Moving Toward a Near-Total Reduction, Refinement, and Replacement of Live Animal Use in Microvascular Training
Danny Kazzazi, Fawz Kazzazi, Georgios Pafitanis

TL;DR
A new hybrid microsurgery training curriculum significantly reduces live animal use while maintaining educational quality through non-living models and objective assessments.
Contribution
A hybrid microvascular training curriculum that reduces live animal use by up to 80% while maintaining skill acquisition and educational outcomes.
Findings
Trainees using non-living models achieved comparable physiological patency rates to those using live animals.

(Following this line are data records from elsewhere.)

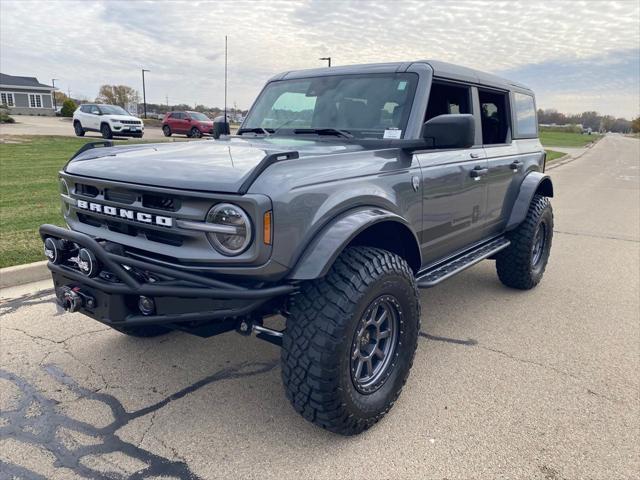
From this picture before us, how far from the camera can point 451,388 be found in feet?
10.6

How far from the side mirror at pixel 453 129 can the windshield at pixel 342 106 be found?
0.36 meters

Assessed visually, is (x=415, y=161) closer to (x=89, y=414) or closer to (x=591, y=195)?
(x=89, y=414)

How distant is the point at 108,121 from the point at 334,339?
73.8 feet

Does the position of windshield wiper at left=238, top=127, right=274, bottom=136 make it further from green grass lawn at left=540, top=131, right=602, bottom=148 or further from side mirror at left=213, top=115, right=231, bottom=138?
green grass lawn at left=540, top=131, right=602, bottom=148

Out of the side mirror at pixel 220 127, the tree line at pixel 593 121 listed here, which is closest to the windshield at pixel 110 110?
the side mirror at pixel 220 127

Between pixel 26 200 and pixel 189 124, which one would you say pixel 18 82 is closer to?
pixel 189 124

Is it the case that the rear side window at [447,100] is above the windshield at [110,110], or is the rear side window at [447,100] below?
above

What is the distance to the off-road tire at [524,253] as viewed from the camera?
4922 mm

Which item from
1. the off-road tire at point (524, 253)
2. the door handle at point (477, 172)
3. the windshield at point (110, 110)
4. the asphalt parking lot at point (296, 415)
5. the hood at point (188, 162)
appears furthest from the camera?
the windshield at point (110, 110)

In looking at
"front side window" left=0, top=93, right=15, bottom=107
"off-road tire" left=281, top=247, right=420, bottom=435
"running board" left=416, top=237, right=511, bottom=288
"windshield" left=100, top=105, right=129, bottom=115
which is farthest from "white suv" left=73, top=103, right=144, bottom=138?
"front side window" left=0, top=93, right=15, bottom=107

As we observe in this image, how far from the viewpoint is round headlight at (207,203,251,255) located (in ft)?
7.52

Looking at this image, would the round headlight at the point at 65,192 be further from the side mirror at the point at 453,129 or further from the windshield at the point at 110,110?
the windshield at the point at 110,110

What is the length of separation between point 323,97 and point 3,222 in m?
4.77

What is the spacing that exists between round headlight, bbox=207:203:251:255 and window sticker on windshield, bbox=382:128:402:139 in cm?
145
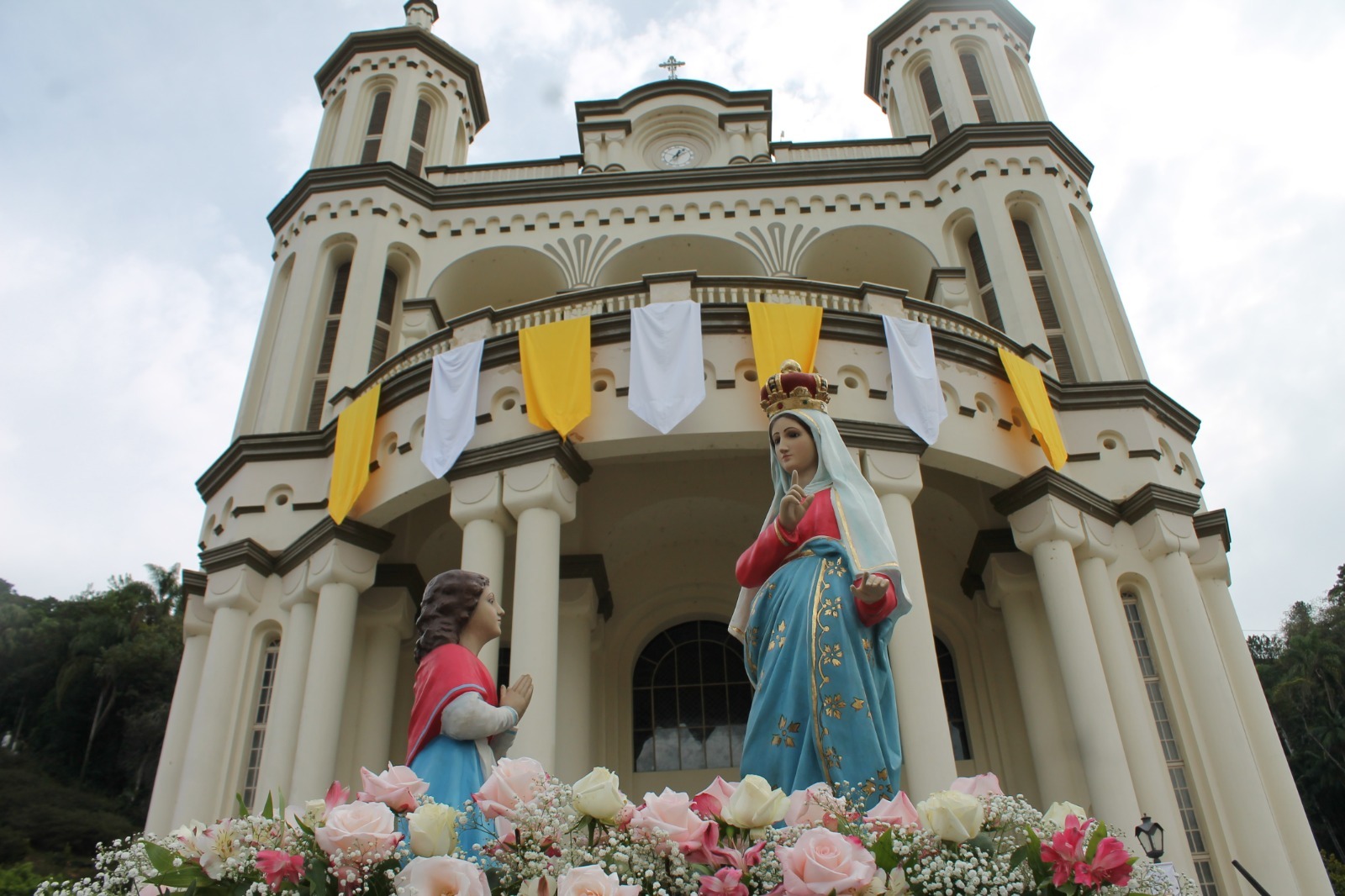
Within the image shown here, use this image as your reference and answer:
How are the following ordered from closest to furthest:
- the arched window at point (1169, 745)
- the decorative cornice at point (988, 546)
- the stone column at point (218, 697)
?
1. the arched window at point (1169, 745)
2. the stone column at point (218, 697)
3. the decorative cornice at point (988, 546)

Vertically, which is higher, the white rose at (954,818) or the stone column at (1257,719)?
the stone column at (1257,719)

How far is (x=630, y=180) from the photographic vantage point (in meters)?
18.9

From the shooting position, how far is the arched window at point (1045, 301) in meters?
15.5

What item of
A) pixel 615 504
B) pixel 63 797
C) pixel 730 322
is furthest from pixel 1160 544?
pixel 63 797

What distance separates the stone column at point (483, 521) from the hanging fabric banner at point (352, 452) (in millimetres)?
1645

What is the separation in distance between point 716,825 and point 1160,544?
1191 centimetres

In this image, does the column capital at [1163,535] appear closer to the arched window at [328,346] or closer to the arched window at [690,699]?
the arched window at [690,699]

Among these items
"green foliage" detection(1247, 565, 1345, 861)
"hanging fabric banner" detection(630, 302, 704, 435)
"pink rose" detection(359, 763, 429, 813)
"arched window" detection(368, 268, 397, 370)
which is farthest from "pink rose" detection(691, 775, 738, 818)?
"green foliage" detection(1247, 565, 1345, 861)

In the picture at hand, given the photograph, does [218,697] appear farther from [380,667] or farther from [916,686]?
[916,686]

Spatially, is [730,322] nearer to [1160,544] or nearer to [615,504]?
[615,504]

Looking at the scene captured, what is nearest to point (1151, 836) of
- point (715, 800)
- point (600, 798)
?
point (715, 800)

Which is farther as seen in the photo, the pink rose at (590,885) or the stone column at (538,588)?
the stone column at (538,588)

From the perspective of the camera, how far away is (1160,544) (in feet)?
42.4

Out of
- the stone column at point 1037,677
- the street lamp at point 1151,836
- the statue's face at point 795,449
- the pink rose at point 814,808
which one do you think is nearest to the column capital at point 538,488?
the statue's face at point 795,449
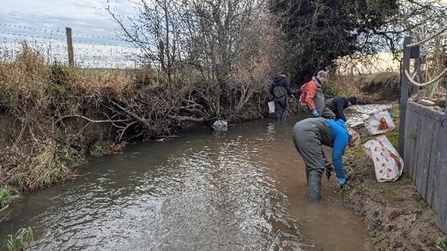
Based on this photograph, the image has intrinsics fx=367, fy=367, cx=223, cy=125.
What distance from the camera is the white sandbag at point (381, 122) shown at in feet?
20.4

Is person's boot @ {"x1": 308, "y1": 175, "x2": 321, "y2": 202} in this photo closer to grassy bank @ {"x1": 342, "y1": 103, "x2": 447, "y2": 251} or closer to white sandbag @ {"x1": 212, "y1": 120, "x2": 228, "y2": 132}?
grassy bank @ {"x1": 342, "y1": 103, "x2": 447, "y2": 251}

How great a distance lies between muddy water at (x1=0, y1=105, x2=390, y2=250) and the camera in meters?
4.49

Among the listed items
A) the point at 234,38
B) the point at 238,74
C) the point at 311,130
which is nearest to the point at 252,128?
the point at 238,74

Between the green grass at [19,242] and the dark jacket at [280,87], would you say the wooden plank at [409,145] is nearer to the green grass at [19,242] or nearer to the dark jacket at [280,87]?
the green grass at [19,242]

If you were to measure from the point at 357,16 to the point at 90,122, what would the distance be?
1197 cm

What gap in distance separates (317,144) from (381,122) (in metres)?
1.39

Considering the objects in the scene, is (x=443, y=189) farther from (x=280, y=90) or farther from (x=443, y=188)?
(x=280, y=90)

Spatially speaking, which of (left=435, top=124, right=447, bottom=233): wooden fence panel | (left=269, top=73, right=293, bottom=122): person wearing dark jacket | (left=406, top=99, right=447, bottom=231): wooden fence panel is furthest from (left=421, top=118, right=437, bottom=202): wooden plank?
(left=269, top=73, right=293, bottom=122): person wearing dark jacket

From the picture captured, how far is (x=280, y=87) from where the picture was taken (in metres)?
12.6

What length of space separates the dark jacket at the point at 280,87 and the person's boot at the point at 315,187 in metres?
7.20

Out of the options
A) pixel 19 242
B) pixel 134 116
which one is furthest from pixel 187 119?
pixel 19 242

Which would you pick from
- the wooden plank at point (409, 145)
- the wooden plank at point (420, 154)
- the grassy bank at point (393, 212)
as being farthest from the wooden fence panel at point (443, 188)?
the wooden plank at point (409, 145)

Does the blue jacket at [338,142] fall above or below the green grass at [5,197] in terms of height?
above

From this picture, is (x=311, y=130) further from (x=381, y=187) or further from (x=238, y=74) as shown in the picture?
(x=238, y=74)
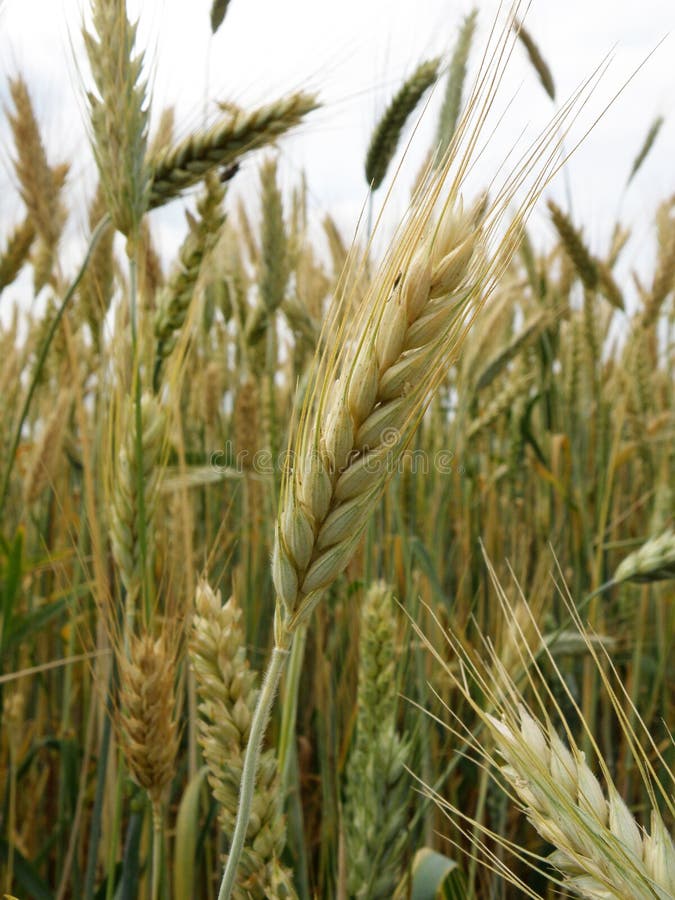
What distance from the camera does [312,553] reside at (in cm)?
61

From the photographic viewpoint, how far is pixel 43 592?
91.6 inches

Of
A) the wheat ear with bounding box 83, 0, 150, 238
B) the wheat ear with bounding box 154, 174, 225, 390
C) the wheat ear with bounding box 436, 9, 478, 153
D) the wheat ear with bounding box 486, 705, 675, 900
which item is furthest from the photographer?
the wheat ear with bounding box 436, 9, 478, 153

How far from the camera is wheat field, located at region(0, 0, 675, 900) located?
625mm

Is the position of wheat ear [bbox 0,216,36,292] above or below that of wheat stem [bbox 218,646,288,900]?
above

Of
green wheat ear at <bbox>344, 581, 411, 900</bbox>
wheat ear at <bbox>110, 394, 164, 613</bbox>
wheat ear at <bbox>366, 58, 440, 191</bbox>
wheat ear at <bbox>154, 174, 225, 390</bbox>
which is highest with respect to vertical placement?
wheat ear at <bbox>366, 58, 440, 191</bbox>

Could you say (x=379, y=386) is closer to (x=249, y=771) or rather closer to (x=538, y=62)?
(x=249, y=771)

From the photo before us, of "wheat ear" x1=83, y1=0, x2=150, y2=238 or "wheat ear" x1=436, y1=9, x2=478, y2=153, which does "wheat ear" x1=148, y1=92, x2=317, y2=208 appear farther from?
"wheat ear" x1=436, y1=9, x2=478, y2=153

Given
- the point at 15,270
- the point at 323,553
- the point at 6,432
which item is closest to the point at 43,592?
the point at 6,432

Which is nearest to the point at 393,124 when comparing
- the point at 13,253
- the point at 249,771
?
the point at 13,253

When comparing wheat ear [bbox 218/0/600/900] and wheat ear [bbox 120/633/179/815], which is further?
wheat ear [bbox 120/633/179/815]

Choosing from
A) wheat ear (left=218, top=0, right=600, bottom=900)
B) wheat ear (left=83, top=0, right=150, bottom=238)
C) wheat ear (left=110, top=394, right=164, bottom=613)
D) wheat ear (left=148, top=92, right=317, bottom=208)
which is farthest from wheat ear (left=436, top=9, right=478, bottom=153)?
wheat ear (left=218, top=0, right=600, bottom=900)

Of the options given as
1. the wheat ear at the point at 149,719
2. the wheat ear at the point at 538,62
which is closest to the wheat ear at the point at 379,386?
the wheat ear at the point at 149,719

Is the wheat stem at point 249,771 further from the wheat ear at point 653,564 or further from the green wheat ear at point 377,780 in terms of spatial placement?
the wheat ear at point 653,564

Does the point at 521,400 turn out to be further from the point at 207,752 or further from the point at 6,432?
the point at 207,752
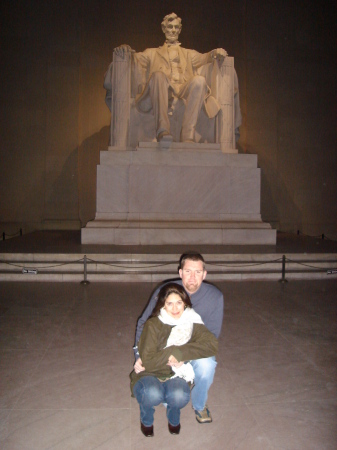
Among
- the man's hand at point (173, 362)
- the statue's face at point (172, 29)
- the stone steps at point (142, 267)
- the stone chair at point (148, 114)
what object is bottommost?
the stone steps at point (142, 267)

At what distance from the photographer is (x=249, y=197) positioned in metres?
7.27

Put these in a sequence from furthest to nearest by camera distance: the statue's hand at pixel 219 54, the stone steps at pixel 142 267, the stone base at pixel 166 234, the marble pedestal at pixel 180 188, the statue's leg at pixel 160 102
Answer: the statue's hand at pixel 219 54
the marble pedestal at pixel 180 188
the statue's leg at pixel 160 102
the stone base at pixel 166 234
the stone steps at pixel 142 267

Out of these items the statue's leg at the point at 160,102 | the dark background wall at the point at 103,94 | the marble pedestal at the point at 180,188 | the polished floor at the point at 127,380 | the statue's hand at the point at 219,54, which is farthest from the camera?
the dark background wall at the point at 103,94

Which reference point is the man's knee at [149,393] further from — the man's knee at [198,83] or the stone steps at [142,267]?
the man's knee at [198,83]

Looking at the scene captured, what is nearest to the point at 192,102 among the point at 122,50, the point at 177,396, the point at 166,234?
the point at 122,50

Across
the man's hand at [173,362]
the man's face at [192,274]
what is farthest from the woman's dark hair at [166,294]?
the man's hand at [173,362]

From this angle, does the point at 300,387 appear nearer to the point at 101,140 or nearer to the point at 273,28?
the point at 101,140

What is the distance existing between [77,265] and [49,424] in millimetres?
3507

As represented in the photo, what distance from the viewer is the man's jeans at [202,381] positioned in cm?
213

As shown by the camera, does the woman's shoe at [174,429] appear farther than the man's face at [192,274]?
No

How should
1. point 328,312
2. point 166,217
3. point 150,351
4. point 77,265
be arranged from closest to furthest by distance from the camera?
1. point 150,351
2. point 328,312
3. point 77,265
4. point 166,217

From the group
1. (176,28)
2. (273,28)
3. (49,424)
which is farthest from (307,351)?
(273,28)

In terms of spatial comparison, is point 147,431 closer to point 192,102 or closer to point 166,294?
point 166,294

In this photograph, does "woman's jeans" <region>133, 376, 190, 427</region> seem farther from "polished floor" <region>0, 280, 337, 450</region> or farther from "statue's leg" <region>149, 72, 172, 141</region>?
"statue's leg" <region>149, 72, 172, 141</region>
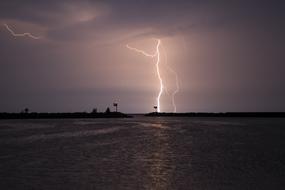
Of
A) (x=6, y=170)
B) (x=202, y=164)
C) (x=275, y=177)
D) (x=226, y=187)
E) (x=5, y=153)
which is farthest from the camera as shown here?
(x=5, y=153)

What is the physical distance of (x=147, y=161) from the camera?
17344 mm

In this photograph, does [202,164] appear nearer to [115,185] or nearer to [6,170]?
[115,185]

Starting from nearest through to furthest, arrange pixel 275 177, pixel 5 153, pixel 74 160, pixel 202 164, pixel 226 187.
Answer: pixel 226 187 → pixel 275 177 → pixel 202 164 → pixel 74 160 → pixel 5 153

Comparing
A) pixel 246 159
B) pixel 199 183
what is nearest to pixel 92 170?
pixel 199 183

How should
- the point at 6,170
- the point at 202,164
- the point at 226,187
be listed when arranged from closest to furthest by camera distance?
the point at 226,187 < the point at 6,170 < the point at 202,164

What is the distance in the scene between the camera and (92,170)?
47.6ft

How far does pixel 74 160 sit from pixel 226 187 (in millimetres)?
8281

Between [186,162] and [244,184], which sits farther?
[186,162]

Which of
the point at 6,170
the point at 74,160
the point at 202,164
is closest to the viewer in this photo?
the point at 6,170

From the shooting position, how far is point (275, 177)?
521 inches

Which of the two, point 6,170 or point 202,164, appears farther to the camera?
point 202,164

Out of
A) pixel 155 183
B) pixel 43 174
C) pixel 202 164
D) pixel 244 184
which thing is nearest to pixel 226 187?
pixel 244 184

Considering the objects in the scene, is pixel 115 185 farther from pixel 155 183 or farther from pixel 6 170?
pixel 6 170

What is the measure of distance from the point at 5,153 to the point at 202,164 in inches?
400
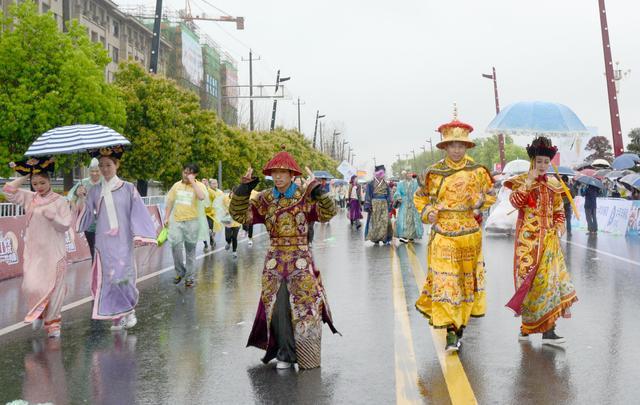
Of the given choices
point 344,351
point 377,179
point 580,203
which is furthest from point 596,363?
point 580,203

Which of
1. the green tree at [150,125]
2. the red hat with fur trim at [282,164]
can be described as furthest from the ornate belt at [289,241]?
the green tree at [150,125]

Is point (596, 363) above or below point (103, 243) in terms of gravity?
below

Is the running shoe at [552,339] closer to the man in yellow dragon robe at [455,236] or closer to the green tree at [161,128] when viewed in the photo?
the man in yellow dragon robe at [455,236]

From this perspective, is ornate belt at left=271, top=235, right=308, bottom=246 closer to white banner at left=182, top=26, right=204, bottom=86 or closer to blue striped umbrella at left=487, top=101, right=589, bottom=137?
blue striped umbrella at left=487, top=101, right=589, bottom=137

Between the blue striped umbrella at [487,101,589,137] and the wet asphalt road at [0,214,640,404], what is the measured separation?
6.29 feet

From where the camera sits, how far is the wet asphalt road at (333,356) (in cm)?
550

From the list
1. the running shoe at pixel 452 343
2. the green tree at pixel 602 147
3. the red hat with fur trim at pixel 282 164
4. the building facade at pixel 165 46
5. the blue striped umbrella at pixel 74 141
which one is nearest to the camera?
the red hat with fur trim at pixel 282 164

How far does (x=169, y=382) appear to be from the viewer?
5883 millimetres

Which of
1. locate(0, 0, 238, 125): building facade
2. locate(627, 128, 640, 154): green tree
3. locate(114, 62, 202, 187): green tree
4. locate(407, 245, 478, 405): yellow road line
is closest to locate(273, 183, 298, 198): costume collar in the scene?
locate(407, 245, 478, 405): yellow road line

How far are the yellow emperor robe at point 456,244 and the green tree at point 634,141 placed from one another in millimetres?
33641

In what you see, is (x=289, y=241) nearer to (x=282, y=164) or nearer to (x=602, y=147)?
(x=282, y=164)

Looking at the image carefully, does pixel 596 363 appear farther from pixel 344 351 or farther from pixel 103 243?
pixel 103 243

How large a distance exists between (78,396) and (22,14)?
59.2ft

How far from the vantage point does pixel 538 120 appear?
26.3 feet
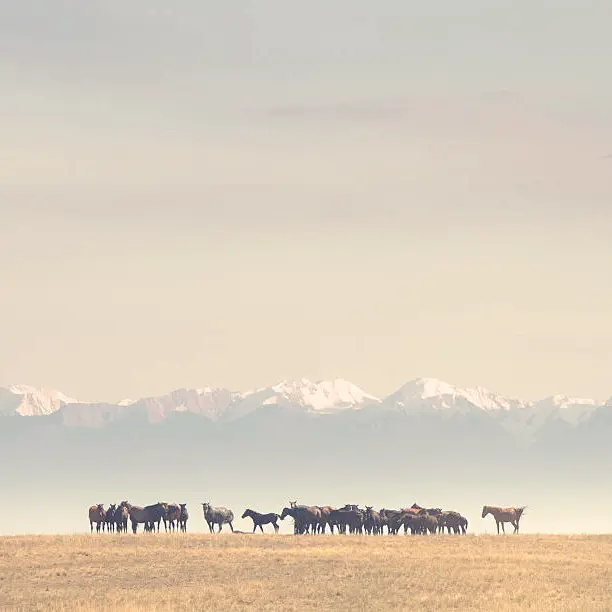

The curriculum reduced live animal use from 10 to 2 per trainee while maintaining high educational value.
Objective assessments showed improvements in hand motion, time efficiency, and movement economy.
Abstract
Simulation training in microsurgery primarily relies on live rat models due to their high-fidelity physiological characteristics, which presents ethical and educational challenges. The increasing emphasis on reducing, replacing, and refining (3Rs) animal use calls for alternative training models that can offer similar educational benefits. We developed a hybrid microvascular training curriculum incorporating non-living models, such as chicken thigh abductor profundus muscle flaps, pork belly intramuscular perforator flap models, and the Micropump for flow-capable microvascular anastomosis training. Trainees progress from basic instrument handling and 2D suturing to more complex microvascular dissections and anastomoses. Skills are evaluated using objective measures such as hand motion analysis, time, economy of movement, and both structural and physiological patency outcomes. The hybrid…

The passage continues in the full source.